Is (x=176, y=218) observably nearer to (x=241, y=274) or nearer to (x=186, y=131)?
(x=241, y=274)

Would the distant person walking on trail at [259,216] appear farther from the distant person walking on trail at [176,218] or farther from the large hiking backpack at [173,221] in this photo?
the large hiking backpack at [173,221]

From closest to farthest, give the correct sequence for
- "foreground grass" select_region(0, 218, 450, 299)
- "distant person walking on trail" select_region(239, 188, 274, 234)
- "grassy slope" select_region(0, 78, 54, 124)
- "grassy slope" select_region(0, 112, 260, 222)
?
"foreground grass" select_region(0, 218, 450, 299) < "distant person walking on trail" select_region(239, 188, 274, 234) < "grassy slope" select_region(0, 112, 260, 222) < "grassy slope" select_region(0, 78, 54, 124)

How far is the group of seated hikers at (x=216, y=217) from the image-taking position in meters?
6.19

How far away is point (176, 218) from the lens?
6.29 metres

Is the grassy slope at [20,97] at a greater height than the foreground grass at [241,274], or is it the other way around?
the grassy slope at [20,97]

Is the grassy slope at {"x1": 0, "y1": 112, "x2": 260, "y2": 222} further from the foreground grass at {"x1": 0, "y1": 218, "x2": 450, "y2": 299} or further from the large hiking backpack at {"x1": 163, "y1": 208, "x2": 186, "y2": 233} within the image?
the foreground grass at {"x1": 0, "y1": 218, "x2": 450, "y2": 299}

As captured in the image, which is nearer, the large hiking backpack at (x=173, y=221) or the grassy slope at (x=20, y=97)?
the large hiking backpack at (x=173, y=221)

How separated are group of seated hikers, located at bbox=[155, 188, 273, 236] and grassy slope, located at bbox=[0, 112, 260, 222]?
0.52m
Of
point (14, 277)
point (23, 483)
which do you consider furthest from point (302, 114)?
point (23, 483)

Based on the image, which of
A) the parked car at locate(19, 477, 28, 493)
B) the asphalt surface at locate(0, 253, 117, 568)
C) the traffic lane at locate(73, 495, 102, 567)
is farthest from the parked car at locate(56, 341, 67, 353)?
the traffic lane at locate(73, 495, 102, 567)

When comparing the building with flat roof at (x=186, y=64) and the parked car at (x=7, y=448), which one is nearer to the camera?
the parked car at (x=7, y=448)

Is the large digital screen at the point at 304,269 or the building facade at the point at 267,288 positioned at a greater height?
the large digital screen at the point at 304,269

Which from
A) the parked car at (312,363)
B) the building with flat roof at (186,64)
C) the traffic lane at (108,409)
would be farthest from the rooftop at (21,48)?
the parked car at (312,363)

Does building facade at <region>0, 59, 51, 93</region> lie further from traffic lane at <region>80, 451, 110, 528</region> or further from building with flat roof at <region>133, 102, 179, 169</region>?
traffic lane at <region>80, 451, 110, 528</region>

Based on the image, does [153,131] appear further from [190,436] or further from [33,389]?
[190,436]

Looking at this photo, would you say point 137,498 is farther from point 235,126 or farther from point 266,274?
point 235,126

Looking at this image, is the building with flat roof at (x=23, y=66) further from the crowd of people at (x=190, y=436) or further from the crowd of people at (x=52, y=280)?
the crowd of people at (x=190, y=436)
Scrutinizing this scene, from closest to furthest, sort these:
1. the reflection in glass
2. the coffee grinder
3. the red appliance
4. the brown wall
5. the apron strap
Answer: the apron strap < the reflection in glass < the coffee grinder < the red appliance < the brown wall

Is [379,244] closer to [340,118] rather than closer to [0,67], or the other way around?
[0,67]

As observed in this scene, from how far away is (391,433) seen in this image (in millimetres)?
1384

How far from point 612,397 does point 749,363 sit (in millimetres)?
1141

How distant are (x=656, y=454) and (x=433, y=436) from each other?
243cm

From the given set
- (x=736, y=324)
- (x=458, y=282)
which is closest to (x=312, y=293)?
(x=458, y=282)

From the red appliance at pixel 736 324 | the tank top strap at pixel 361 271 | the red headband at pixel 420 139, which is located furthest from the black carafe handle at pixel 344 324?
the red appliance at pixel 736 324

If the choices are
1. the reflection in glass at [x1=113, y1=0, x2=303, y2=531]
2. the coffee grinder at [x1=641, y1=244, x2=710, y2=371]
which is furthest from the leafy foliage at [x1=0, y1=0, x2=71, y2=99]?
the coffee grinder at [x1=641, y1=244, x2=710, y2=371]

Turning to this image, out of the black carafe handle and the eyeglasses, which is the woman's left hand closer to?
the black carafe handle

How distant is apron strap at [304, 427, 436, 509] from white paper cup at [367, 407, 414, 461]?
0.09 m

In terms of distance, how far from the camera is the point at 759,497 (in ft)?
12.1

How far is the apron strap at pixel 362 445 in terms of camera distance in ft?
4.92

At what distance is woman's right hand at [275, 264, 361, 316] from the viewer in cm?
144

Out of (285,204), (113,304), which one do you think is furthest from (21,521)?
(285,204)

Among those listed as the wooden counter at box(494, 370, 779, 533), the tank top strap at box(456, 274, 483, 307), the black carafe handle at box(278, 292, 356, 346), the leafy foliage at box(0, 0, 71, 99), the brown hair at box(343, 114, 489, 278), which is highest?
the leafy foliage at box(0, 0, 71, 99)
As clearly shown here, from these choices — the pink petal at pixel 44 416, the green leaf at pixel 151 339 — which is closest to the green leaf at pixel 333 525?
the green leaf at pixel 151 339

※ ※ ※

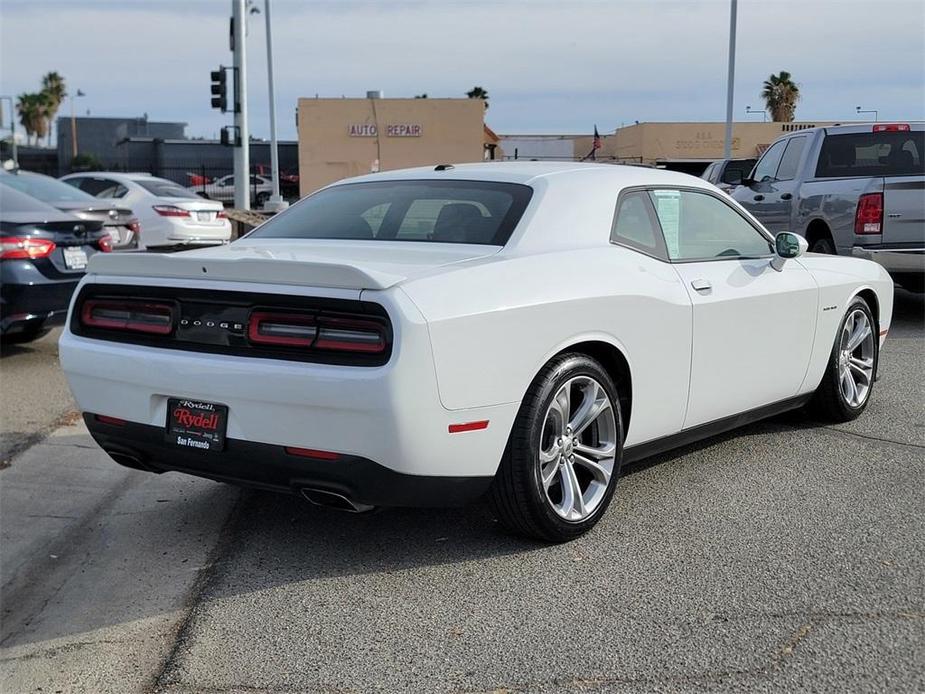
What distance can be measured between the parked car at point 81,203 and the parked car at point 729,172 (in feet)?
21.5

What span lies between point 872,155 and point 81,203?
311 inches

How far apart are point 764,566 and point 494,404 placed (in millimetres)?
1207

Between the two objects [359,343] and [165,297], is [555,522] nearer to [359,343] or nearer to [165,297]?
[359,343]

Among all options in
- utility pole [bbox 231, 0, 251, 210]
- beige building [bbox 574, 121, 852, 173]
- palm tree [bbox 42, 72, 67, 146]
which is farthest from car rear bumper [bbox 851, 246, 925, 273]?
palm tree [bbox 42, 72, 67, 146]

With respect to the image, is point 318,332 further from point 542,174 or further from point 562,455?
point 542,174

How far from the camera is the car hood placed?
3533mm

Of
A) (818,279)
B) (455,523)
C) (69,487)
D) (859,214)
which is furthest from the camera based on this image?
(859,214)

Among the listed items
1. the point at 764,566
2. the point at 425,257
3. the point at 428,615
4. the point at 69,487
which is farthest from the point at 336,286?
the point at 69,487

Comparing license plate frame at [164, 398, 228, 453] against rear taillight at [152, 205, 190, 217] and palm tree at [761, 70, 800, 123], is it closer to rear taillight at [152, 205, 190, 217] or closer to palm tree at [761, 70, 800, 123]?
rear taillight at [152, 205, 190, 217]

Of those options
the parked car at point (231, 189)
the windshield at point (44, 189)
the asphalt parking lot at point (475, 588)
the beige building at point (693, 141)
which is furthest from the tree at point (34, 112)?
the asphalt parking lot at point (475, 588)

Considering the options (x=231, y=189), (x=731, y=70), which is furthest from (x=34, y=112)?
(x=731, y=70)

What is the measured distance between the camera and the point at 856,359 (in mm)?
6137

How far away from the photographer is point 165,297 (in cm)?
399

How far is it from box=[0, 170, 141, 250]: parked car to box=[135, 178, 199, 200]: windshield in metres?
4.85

※ ※ ※

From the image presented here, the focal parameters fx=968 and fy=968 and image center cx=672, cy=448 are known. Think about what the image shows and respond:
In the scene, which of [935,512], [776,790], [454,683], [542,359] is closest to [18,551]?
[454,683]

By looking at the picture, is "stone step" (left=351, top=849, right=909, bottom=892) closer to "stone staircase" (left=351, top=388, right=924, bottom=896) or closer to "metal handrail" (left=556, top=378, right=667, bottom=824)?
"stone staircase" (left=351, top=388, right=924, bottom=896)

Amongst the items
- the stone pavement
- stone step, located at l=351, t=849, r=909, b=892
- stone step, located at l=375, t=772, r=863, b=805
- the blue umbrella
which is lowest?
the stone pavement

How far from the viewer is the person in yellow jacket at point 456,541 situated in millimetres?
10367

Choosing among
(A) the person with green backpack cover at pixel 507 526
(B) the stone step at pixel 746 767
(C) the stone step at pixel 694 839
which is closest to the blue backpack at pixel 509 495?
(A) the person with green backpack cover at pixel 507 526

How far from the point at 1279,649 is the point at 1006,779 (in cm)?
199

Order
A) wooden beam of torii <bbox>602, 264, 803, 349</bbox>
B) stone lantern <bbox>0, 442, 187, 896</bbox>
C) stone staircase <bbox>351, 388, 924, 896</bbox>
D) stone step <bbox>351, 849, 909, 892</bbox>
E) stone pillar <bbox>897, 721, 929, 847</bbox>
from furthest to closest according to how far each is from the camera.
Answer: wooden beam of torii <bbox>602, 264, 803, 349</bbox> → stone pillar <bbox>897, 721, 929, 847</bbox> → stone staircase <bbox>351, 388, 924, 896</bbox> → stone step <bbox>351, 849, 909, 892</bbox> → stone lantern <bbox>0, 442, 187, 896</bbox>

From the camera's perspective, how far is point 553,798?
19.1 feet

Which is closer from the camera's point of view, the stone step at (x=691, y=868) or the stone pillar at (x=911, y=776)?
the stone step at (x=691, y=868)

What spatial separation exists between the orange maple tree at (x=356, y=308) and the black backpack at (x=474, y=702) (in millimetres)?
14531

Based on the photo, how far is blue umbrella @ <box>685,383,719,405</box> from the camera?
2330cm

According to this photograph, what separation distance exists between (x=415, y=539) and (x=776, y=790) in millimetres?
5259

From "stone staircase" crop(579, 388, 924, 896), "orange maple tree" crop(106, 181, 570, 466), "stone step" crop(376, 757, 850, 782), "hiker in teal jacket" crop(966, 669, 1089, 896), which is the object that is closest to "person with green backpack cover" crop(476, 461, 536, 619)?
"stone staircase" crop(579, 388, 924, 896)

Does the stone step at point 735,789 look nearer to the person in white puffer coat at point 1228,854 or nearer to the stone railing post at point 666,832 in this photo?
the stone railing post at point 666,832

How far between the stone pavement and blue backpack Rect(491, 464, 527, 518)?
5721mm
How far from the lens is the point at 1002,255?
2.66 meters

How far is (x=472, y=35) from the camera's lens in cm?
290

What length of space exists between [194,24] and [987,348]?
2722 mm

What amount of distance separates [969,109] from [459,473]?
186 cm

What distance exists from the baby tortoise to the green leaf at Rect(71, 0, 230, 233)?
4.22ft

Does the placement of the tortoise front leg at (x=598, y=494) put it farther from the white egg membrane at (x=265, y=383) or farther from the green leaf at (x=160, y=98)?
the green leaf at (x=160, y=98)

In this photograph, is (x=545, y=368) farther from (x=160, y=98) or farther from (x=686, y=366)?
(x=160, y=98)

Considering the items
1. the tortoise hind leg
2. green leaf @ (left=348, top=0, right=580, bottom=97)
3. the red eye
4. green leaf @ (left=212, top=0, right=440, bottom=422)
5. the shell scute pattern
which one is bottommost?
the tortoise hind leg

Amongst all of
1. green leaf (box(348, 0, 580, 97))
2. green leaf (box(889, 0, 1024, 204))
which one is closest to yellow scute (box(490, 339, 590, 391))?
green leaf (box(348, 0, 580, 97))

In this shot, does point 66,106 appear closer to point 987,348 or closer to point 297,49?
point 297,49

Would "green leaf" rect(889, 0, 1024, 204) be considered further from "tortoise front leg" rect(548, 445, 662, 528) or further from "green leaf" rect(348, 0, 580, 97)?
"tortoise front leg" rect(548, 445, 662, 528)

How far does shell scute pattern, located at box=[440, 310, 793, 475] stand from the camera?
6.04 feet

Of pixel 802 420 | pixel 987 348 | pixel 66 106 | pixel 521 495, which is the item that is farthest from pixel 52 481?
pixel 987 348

※ ※ ※

● **YOUR GOAL**
Count the lines in the items above that contain the string "lens", with uppercase and lowercase treated as different, and reply with the number alone.

● **PROBLEM SOLUTION**
3